DDoS in and of itself doesn’t harm a website, computers or networks. It just brings them to a halt by flooding requests at a rate the computers can’t handle. Once it stops, everything returns to normal. The computers and networks are not damaged or worn out in any way.

Companies like PayPal calculate the cost of these attacks by claiming loss of revenue during the time the site was down and, more contentiously, the costs of employing staff and software to try and prevent the attack happening again. Claiming the latter cost is like charging a burglar with the cost of fitting security screens to your house after it has been broken into. Claiming staff costs is also somewhat spurious as they are just doing what they would normally do which is looking after their machines and networks.
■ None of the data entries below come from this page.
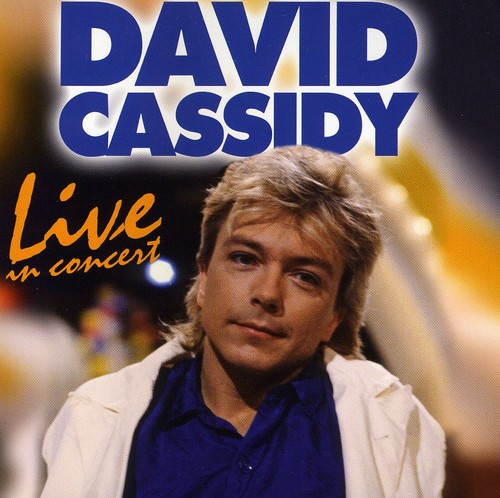 Live in Concert [Import]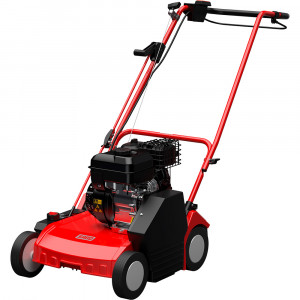 SABO Benzin Vertikutierer 38-BV, 38 cm Arbeitsbreite, Briggs & Stratton Motor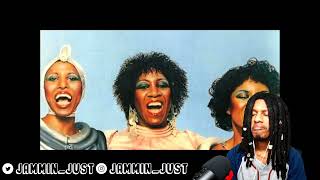 FIRST TIME HEARING Laura Nyro &amp; Labelle - The Bells REACTION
When calculated in this manner, inflated costs are designed to over-emphasise the case against the defendants. They can also be used by law-makers and politicians to emphasise the necessity for funding of cyber security services, as Australian Prime Minister Julia Gillard did just recently, when she announced the formation of an Australian Cyber Security Centre. The spending of $1.46 billion was justified by the claim that the annual cost of cyber crime to Australia was $1.65 billion per year.

As with the case of the over-zealous prosecution of Internet activist Aaron Swartz that resulted in his taking his life, prosecutors and judges treat the punishment of hackers and Internet activists as an opportunity to set a harsh example and act as a deterrent to others. Whether they achieve their objective or not is open to question. Certainly the prosecution of perhaps naive, but essentially well-intentioned activists, is not going to deter cyber criminals or hostile nation states from committing cyber attacks.

But this hasn’t dissuaded the criminal justice systems of Europe and the US from pursuing this course of action. There are still a large number of people awaiting trial in a number of countries for offences committed under the banner of Internet activism. Many are facing the possibility of years in prison and having their lives destroyed as a consequence. For these mostly young men, there has to be a better form of punishment for what they have done.